• DOEL 1
Aan welke druk moet de droge blusleiding volgens het brandveiligheidsvoorschrift worden onderworpen nadat die geheel met water is gevuld?
• DOEL 2
Neem uit het brandveiligheidsvoorschrift letterlijk alles over vanaf "De pompinstallatie voor de droge blusleiding moet voldoen" tot en met "2654-1, uitgave 2002.".
• DOEL 3
Zet het brandveiligheidsvoorschrift voort na de laatste zin.

Onverminderd het bepaalde in artikel 5.1.2 van de bouwverordening moet ten behoeve van het verkeer van de hulpverlenende diensten een doorgaande route met een breedte van 4.50 meter voor redvoertuigen en 3.50 meter voor blusvoertuigen en een hoogte van 4.00 meter worden vrijgehouden. Hekwerken die deze route blokkeren moeten snel en gemakkelijk kunnen worden verwijderd.
Artikel 2 Verlichting/elektrische installatie
Artikel 3 Installaties voor verwarming en kookdoeleinden
Artikel 4 Voorzieningen voor de afvoer van rook
Artikel 5 Verbod voor roken en open vuur
Ten minste eenmaal per jaar moet door een ter zake kundige het nodige onderhoud worden verricht en een controle worden gehouden op de reinheid en goede werking van droge blusleidingen.
De droge blusleiding moet, na geheel met water te zijn gevuld, worden onderworpen aan een druk van 1600 kPa gemeten op de hoogte van het maaiveld. Deze druk moet zich zonder bijpompen gedurende 5 minuten handhaven. Boven de 75 meter moet voor elke 10 meter de druk met 100 kPa worden verhoogd.
Bij oplevering van de installatie en daarna eenmaal per vijf jaar moet de droge blusleiding worden getest, zoals in het tweede lid is weergegeven. Resultaten van deze test moeten, in de vorm van een testrapport aan de commandant van de brandweer worden gezonden.
De pompinstallatie voor de droge blusleiding moet voldoen aan het gestelde in hoofdstuk 9 van het boek 'Een brandveilig gebouw installeren' (Uitgave Nederlandse Brandweer Federatie).
De pompinstallatie voor de droge blusleiding moet ten minste eenmaal per maand worden gecontroleerd op een goede werking en zo nodig worden gerepareerd.
Ten minste eenmaal per jaar moet door een ter zake kundige het nodige onderhoud worden verricht en een controle worden gehouden op de goede werking van de pompinstallatie voor de droge blusleiding.
Artikel 8 Brandmeldinstallatie
De brandmeldinstallatie moet doeltreffend beheerd, gecontroleerd en onderhouden worden. Aan deze eisen wordt geacht te zijn voldaan, indien is voldaan aan het gestelde in NEN 2654-1, uitgave 2002.
Artikel 9 Ontruimingsalarminstallatie
De ontruimingsalarminstallatie moet te allen tijde voor onmiddellijk gebruik beschikbaar zijn. De ontruimingsalarminstallatie moet in een goede staat verkeren en voldoen aan het gestelde in hoofdstuk 2 van het boek 'Een brandveilig gebouw installeren' (Uitgave Nederlandse Brandweer Federatie).
De ontruimingsalarminstallatie moet eenmaal per maand worden gecontroleerd op een goede werking en zonodig gerepareerd.

• UITTREKSEL GEGEVENS
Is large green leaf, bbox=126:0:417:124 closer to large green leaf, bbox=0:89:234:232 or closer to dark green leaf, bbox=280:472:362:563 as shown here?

• RESULTAAT 1
Aan een druk van 1600 kPa, gemeten op de hoogte van het maaiveld.

• RESULTAAT 2
De pompinstallatie voor de droge blusleiding moet voldoen aan het gestelde in hoofdstuk 9 van het boek 'Een brandveilig gebouw installeren' (Uitgave Nederlandse Brandweer Federatie).
De pompinstallatie voor de droge blusleiding moet ten minste eenmaal per maand worden gecontroleerd op een goede werking en zo nodig worden gerepareerd.
Ten minste eenmaal per jaar moet door een ter zake kundige het nodige onderhoud worden verricht en een controle worden gehouden op de goede werking van de pompinstallatie voor de droge blusleiding.
Artikel 8 Brandmeldinstallatie
De brandmeldinstallatie moet doeltreffend beheerd, gecontroleerd en onderhouden worden. Aan deze eisen wordt geacht te zijn voldaan, indien is voldaan aan het gestelde in NEN 2654-1, uitgave 2002.

• RESULTAAT 3
Ten minste eenmaal per jaar moet door een ter zake kundige het nodige onderhoud worden verricht en een controle worden gehouden op de reinheid en goede werking van ontruimingsalarminstallaties.
De rechthebbende op het bouwwerk waarin een ontruimingsalarminstallatie is geëist, moet een ontruimingsplan opstellen ten behoeve van de in het bouwwerk aanwezige personen.
Ten minste eenmaal per jaar dient een oefening van het ontruimingsplan plaats te vinden. Bij deze oefening dient ten minste een gedeelte van het bouwwerk ontruimd te worden.
Door of namens burgemeester en wethouders kunnen tijdstippen worden bepaald waarop de ontruimingsoefeningen moeten plaatsvinden.
Artikel 10 Brandblusinstallatie
Met betrekking tot het gebruik van de automatische brandblusinstallatie moet te allen tijde een geldig certificaat kunnen worden overgelegd, dat is verleend door een door burgemeester en wethouders aanvaarde instelling.
De voorkeur verdienen certificaten van een instelling die is erkend door de Stichting Raad voor de Certificatie (RvC) te Driebergen.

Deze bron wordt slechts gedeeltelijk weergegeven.